Entries provided |
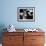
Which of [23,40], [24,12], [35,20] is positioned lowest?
[23,40]

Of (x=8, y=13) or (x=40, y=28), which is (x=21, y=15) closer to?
(x=8, y=13)

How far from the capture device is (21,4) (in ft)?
14.1

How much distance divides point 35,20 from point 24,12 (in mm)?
445

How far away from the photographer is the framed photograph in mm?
4293

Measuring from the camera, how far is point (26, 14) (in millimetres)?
4324

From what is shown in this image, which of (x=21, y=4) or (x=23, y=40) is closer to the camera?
(x=23, y=40)

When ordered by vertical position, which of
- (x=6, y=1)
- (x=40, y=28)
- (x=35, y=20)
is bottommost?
(x=40, y=28)

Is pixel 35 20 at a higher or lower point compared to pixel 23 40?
higher

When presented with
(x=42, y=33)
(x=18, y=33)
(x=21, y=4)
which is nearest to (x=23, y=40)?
(x=18, y=33)

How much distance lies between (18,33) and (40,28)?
888 mm

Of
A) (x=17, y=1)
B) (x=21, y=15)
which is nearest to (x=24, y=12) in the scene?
(x=21, y=15)

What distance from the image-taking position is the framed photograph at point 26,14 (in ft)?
14.1

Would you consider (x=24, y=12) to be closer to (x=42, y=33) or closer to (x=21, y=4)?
(x=21, y=4)

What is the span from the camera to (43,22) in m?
4.33
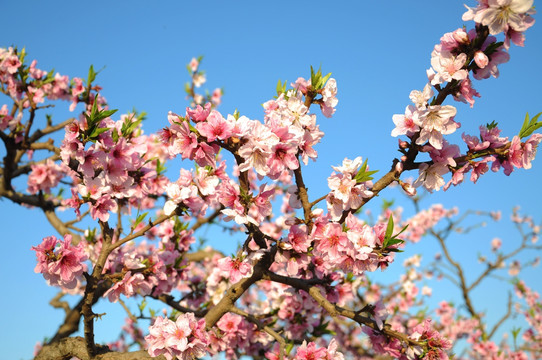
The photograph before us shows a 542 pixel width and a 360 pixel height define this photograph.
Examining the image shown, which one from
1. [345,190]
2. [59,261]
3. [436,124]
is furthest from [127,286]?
[436,124]

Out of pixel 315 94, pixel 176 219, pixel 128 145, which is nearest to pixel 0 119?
pixel 176 219

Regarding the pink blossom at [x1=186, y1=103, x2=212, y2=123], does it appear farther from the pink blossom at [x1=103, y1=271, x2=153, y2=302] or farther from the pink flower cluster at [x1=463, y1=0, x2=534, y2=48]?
the pink flower cluster at [x1=463, y1=0, x2=534, y2=48]

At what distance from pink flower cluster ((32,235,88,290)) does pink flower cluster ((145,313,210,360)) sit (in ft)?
2.49

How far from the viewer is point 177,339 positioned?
9.14 ft

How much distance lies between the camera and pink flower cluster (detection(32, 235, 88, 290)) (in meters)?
2.91

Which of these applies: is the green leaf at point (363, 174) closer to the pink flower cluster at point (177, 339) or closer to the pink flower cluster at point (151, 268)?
the pink flower cluster at point (177, 339)

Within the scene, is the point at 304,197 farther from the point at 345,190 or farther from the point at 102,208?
the point at 102,208

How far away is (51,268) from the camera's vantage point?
2.89 m

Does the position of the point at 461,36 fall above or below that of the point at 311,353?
above

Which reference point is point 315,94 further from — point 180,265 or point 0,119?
point 0,119

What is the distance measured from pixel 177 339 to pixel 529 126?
2.84m

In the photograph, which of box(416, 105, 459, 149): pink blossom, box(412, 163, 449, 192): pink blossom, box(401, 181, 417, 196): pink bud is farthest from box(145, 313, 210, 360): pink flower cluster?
box(416, 105, 459, 149): pink blossom

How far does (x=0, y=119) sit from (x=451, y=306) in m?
11.0

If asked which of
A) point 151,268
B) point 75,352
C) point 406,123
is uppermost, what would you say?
point 406,123
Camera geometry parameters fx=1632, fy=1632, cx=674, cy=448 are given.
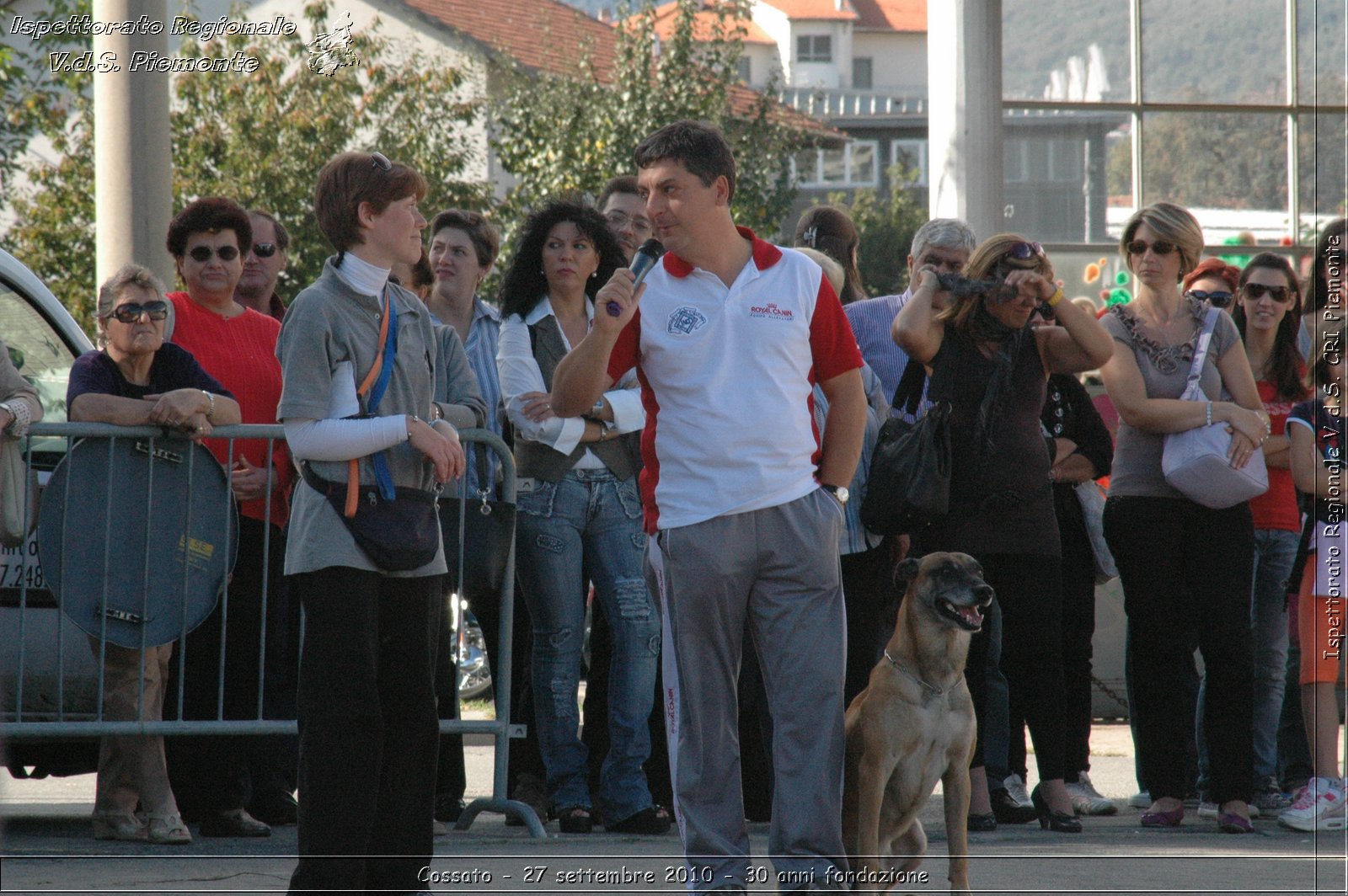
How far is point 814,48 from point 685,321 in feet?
351

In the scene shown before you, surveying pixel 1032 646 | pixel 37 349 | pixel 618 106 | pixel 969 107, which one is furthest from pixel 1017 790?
pixel 618 106

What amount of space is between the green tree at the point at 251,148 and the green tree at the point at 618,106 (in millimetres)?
2338

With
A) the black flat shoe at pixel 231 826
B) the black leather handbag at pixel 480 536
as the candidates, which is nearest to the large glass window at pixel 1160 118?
the black leather handbag at pixel 480 536

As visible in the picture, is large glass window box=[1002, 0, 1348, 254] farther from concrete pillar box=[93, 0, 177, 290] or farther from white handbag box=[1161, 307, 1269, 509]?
white handbag box=[1161, 307, 1269, 509]

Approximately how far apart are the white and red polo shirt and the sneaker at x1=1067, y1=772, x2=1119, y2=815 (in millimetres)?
2859

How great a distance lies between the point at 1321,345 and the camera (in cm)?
713

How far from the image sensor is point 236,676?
19.8 ft

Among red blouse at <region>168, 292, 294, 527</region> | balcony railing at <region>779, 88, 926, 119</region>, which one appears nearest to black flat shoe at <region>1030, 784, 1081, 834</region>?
red blouse at <region>168, 292, 294, 527</region>

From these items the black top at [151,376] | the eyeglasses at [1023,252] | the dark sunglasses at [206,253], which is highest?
the dark sunglasses at [206,253]

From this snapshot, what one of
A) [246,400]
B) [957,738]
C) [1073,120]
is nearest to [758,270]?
[957,738]

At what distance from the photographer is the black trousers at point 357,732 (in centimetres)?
418

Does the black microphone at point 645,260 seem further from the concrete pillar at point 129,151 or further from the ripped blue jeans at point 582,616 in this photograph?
the concrete pillar at point 129,151

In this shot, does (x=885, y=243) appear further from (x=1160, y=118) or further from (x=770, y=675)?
(x=770, y=675)

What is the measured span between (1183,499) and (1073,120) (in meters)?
12.6
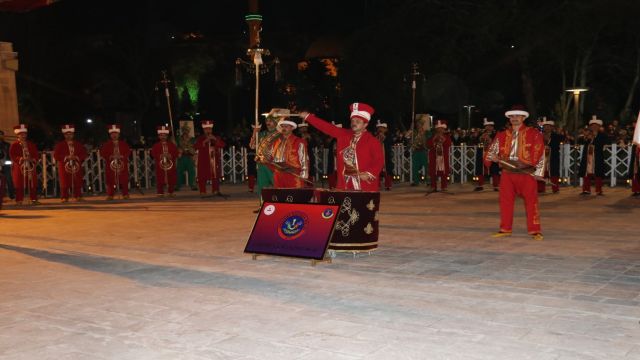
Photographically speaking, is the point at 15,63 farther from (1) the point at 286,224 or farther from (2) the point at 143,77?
(2) the point at 143,77

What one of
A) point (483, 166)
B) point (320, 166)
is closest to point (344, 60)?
point (320, 166)

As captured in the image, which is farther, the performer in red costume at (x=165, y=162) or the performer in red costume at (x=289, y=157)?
the performer in red costume at (x=165, y=162)

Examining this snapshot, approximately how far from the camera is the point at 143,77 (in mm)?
36094

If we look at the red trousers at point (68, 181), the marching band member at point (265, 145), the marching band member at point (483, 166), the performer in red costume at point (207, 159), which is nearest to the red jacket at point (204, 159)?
the performer in red costume at point (207, 159)

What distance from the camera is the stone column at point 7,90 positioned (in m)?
18.3

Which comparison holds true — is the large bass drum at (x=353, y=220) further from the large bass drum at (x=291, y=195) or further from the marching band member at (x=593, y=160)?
the marching band member at (x=593, y=160)

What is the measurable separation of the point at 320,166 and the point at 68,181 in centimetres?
890

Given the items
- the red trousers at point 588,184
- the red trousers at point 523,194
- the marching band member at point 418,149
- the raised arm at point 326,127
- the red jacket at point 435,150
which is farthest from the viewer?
the marching band member at point 418,149

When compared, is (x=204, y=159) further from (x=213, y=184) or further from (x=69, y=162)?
(x=69, y=162)

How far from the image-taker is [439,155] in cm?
1720

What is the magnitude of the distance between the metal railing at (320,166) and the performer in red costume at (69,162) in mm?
1537

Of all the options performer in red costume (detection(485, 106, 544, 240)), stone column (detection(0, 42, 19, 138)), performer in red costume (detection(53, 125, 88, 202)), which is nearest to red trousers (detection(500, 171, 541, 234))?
performer in red costume (detection(485, 106, 544, 240))

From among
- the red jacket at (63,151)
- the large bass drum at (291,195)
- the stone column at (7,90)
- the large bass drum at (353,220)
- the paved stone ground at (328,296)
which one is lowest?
the paved stone ground at (328,296)

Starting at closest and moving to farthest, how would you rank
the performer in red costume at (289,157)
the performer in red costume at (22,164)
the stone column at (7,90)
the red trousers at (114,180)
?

Short task | The records above must be printed exactly; the pictures stay out.

Result of the exercise |
Which of [23,40], [24,12], [35,20] is positioned lowest?
[23,40]

Of (x=8, y=13) or (x=40, y=28), which is (x=21, y=15) closer to?
(x=8, y=13)

How far from the capture device is (21,4) (in ft)?
14.1

How much distance divides point 35,20 from point 24,12 (in mm)?
445

How far away from the photographer is the framed photograph in mm?
4293

Measuring from the camera, how far is point (26, 14) (in millimetres)?
4324

From what is shown in this image, which of (x=21, y=4) or (x=23, y=40) is closer to the camera?
(x=23, y=40)

When ordered by vertical position, which of
- (x=6, y=1)
- (x=40, y=28)
- (x=35, y=20)
is bottommost?
(x=40, y=28)

Is pixel 35 20 at a higher or lower point compared to pixel 23 40?
higher

When presented with
(x=42, y=33)
(x=18, y=33)
(x=21, y=4)
which is nearest to (x=23, y=40)?
(x=18, y=33)

How much distance lies between (18,33) and (40,28)?
888 mm

Of
A) (x=17, y=1)
B) (x=21, y=15)
which is nearest to (x=24, y=12) in the scene?
(x=21, y=15)

What distance from the image-taking position is the framed photograph at point 26,14 (in ft)?
14.1

Would you consider (x=24, y=12) to be closer to (x=42, y=33) or closer to (x=21, y=4)?
(x=21, y=4)

What is the span from the camera to (43,22) in m?
4.33
The photograph before us shows a 542 pixel width and a 360 pixel height define this photograph.
Examining the image shown, which one from
1. [345,190]
2. [59,261]
3. [436,124]
is furthest from [127,286]?
[436,124]

Out of pixel 315 94, pixel 176 219, pixel 128 145, which is nearest to pixel 0 119?
pixel 176 219

Regarding the pink blossom at [x1=186, y1=103, x2=212, y2=123], does it appear farther from the pink blossom at [x1=103, y1=271, x2=153, y2=302] or farther from the pink flower cluster at [x1=463, y1=0, x2=534, y2=48]?
the pink flower cluster at [x1=463, y1=0, x2=534, y2=48]

At what distance from pink flower cluster ((32,235,88,290)) does pink flower cluster ((145,313,210,360)) sit (in ft)?
2.49

How far from the viewer is point 177,339 positioned?
9.14 ft

How much distance lies between the camera and pink flower cluster (detection(32, 235, 88, 290)) (in meters)?
2.91

Which of these applies: is the green leaf at point (363, 174) closer to the pink flower cluster at point (177, 339) or closer to the pink flower cluster at point (151, 268)?
the pink flower cluster at point (177, 339)

Within the scene, is the point at 304,197 farther from the point at 345,190 or farther from the point at 102,208?
the point at 102,208

How far away is (51,268) from the camera's vantage point?
2.89 m

Does the position of the point at 461,36 fall above or below that of the point at 311,353?
above

Which reference point is point 315,94 further from — point 180,265 or point 0,119?
point 0,119

What is the distance measured from pixel 177 339 to pixel 529 126?
2.84m

In the photograph, which of box(416, 105, 459, 149): pink blossom, box(412, 163, 449, 192): pink blossom, box(401, 181, 417, 196): pink bud is farthest from box(145, 313, 210, 360): pink flower cluster?
box(416, 105, 459, 149): pink blossom

How far does (x=0, y=119) sit from (x=451, y=306) in m?
11.0

If asked which of
A) point 151,268
B) point 75,352
C) point 406,123
is uppermost, what would you say?
point 406,123
Camera geometry parameters fx=1632, fy=1632, cx=674, cy=448 are given.
How far is point 814,48 from point 685,321 in feet?
351

In the scene shown before you, surveying pixel 1032 646 | pixel 37 349 | pixel 618 106 | pixel 969 107, which one is furthest from pixel 1017 790?
pixel 618 106

What amount of space is between the green tree at the point at 251,148 and the green tree at the point at 618,106 (in millimetres)?
2338

With
A) the black flat shoe at pixel 231 826
B) the black leather handbag at pixel 480 536
as the candidates, which is nearest to the large glass window at pixel 1160 118?
the black leather handbag at pixel 480 536

As visible in the picture, is large glass window box=[1002, 0, 1348, 254] farther from concrete pillar box=[93, 0, 177, 290] or farther from white handbag box=[1161, 307, 1269, 509]?
white handbag box=[1161, 307, 1269, 509]

Approximately how far apart are the white and red polo shirt and the sneaker at x1=1067, y1=772, x2=1119, y2=815 (in millimetres)?
2859

How great a distance lies between the point at 1321,345 and the camera (in cm)?
713

How far from the image sensor is point 236,676?
19.8 ft

Among red blouse at <region>168, 292, 294, 527</region> | balcony railing at <region>779, 88, 926, 119</region>, which one appears nearest to black flat shoe at <region>1030, 784, 1081, 834</region>?
red blouse at <region>168, 292, 294, 527</region>

From these items the black top at [151,376] | the eyeglasses at [1023,252] | the dark sunglasses at [206,253], which is highest?
the dark sunglasses at [206,253]

From this snapshot, what one of
A) [246,400]
B) [957,738]
C) [1073,120]
is nearest to [758,270]?
[957,738]

At what distance from the photographer is the black trousers at point 357,732 (in centimetres)?
418

Does the black microphone at point 645,260 seem further from the concrete pillar at point 129,151 or further from the ripped blue jeans at point 582,616 in this photograph?
the concrete pillar at point 129,151

In this shot, does (x=885, y=243) appear further from (x=1160, y=118) or further from (x=770, y=675)?
(x=770, y=675)

What is the measured span between (1183,499) and (1073,120) (in meters)?
12.6
Photographically speaking, is the point at 15,63 farther from (1) the point at 286,224 or farther from (2) the point at 143,77?
(2) the point at 143,77

What one of
A) point (483, 166)
B) point (320, 166)
is closest to point (344, 60)?
point (320, 166)

As captured in the image, which is farther, the performer in red costume at (x=165, y=162) or the performer in red costume at (x=289, y=157)?
the performer in red costume at (x=165, y=162)

Examining this snapshot, approximately how far from the camera is the point at 143,77 (in mm)?
36094

If we look at the red trousers at point (68, 181), the marching band member at point (265, 145), the marching band member at point (483, 166), the performer in red costume at point (207, 159), which is nearest to the red jacket at point (204, 159)?
the performer in red costume at point (207, 159)

What distance from the camera is the stone column at point 7,90 positioned (in m)?
18.3

Which comparison holds true — is the large bass drum at (x=353, y=220) further from the large bass drum at (x=291, y=195) or further from the marching band member at (x=593, y=160)?
the marching band member at (x=593, y=160)

What is the measurable separation of the point at 320,166 and the point at 68,181 in centimetres?
890

Given the items
- the red trousers at point 588,184
- the red trousers at point 523,194
- the marching band member at point 418,149
- the raised arm at point 326,127
- the red jacket at point 435,150
which is farthest from the viewer?
the marching band member at point 418,149

When compared, is (x=204, y=159) further from (x=213, y=184) or further from (x=69, y=162)?
(x=69, y=162)

How far from the image-taker is [439,155] in cm?
1720

What is the magnitude of the distance between the metal railing at (320,166) and the performer in red costume at (69,162) in mm?
1537

Of all the options performer in red costume (detection(485, 106, 544, 240)), stone column (detection(0, 42, 19, 138)), performer in red costume (detection(53, 125, 88, 202)), which is nearest to red trousers (detection(500, 171, 541, 234))?
performer in red costume (detection(485, 106, 544, 240))

From among
- the red jacket at (63,151)
- the large bass drum at (291,195)
- the stone column at (7,90)
- the large bass drum at (353,220)
- the paved stone ground at (328,296)
which one is lowest?
the paved stone ground at (328,296)

Starting at closest and moving to farthest, how would you rank
the performer in red costume at (289,157)
the performer in red costume at (22,164)
the stone column at (7,90)
the red trousers at (114,180)
?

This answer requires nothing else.